*** Data shown Section Begins ***
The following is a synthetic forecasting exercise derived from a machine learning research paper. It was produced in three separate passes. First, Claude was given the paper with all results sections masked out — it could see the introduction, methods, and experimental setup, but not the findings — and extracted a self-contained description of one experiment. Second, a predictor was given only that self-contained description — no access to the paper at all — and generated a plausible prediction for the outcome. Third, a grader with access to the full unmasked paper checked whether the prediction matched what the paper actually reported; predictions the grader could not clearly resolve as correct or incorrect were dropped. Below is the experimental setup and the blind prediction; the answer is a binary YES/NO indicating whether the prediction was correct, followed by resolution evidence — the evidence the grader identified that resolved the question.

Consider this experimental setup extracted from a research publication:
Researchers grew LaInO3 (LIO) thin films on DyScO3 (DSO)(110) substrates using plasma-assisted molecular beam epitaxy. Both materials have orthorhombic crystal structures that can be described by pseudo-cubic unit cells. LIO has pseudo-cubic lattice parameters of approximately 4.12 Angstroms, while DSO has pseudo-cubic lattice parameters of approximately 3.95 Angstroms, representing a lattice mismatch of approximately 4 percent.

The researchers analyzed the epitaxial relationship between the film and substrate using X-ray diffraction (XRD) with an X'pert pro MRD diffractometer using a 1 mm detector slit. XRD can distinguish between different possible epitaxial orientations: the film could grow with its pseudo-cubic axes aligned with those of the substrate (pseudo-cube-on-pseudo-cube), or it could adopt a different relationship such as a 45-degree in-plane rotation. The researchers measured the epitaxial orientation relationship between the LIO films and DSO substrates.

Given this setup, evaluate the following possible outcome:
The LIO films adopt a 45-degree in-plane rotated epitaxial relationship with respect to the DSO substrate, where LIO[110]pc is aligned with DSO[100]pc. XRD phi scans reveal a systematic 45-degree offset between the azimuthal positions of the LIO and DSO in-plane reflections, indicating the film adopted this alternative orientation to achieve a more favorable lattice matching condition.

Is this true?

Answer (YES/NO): NO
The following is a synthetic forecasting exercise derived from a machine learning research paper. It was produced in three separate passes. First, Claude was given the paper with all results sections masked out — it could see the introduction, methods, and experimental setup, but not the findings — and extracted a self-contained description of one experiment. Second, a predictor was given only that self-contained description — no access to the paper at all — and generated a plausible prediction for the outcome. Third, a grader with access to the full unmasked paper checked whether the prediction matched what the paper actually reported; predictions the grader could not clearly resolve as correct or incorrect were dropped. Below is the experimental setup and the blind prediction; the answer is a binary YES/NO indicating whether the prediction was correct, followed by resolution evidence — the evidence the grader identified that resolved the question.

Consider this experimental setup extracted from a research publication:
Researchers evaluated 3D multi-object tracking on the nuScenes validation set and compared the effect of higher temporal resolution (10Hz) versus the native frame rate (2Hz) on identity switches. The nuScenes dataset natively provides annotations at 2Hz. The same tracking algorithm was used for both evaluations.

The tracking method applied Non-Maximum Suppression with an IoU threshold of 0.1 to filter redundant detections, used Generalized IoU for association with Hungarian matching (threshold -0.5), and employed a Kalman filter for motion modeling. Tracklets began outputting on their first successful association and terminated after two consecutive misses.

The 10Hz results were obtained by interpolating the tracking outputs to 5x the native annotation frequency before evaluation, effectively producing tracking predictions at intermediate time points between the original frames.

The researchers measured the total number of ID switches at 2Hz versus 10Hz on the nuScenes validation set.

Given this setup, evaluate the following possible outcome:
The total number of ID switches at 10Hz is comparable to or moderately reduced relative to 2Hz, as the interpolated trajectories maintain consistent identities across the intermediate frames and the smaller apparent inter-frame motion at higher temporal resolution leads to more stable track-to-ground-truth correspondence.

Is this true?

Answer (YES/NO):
*** Data shown Section Ends ***
▶ [Task brief] All lines from the beginning of the entries through the line marked "Researchers grew LaInO3" are to be output exactly; nothing else belongs in the answer.

▶ [Response area]
The following is a synthetic forecasting exercise derived from a machine learning research paper. It was produced in three separate passes. First, Claude was given the paper with all results sections masked out — it could see the introduction, methods, and experimental setup, but not the findings — and extracted a self-contained description of one experiment. Second, a predictor was given only that self-contained description — no access to the paper at all — and generated a plausible prediction for the outcome. Third, a grader with access to the full unmasked paper checked whether the prediction matched what the paper actually reported; predictions the grader could not clearly resolve as correct or incorrect were dropped. Below is the experimental setup and the blind prediction; the answer is a binary YES/NO indicating whether the prediction was correct, followed by resolution evidence — the evidence the grader identified that resolved the question.

Consider this experimental setup extracted from a research publication:
Researchers grew LaInO3 (LIO) thin films on DyScO3 (DSO)(110) substrates using plasma-assisted molecular beam epitaxy. Both materials have orthorhombic crystal structures that can be described by pseudo-cubic unit cells. LIO has pseudo-cubic lattice parameters of approximately 4.12 Angstroms, while DSO has pseudo-cubic lattice parameters of approximately 3.95 Angstroms, representing a lattice mismatch of approximately 4 percent.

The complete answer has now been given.